Though the government seems conscious of the fact that it would be naïve to expect Pakistan to do anything other than beat around the bush on Pathankot, the options of talks are still not closed.
“Much would depend on Pakistan” said MEA sources in an obvious indication that the engagement would continue. Yet the dilemmas related to Indo-Pak relationship seem too complex to be resolved, they feel.
Officials in the Indian establishment are of the opinion that Pakistan’s military establishment is not entirely on board with Prime Minister Nawaz Sharif on maintaining cordial relations with India. That Pakistan military establishment has still been playing ‘good terrorist’ versus ‘bad terrorist’ is evident in the Pathankot attack.

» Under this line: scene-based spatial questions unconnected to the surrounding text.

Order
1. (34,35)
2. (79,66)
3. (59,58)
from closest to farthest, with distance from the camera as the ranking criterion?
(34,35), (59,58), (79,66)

As of now, Pak military has shown no inclination in eliminating India-centric terrorist outfits like Jaish-e-Mohammad or Lashkar-e-Taiba. The involvement of JeM terrorists in Pathankot is an indication of the complicity of the Pakistan military establishment — particularly the ISI —in the operation.
Obviously, the bonhomie generated by Prime Minister Narendra Modi’s impromptu Lahore stopover to greet Sharif on his birthday has evaporated sooner than expected.
However, pragmatism dictated Modi not to fritter away the gains altogether by launching the usual tirade against Pakistan.
This was precisely the reason why specific instructions went out to officials and top functionaries of the government to avoid attacking Pakistan directly. “We should not paint Pakistan into a corner” was the terse message to all government’s interlocutors with the media.
The Centre’s less-than-strident approach against Pakistan on Pathankot attack was apparently curated to reduce the decibel level of India-Pakistan engagement and persuade the country’s political leadership to deliver. In a way, it was a message to Sharif to stand out as the country’s Prime Minister and be counted.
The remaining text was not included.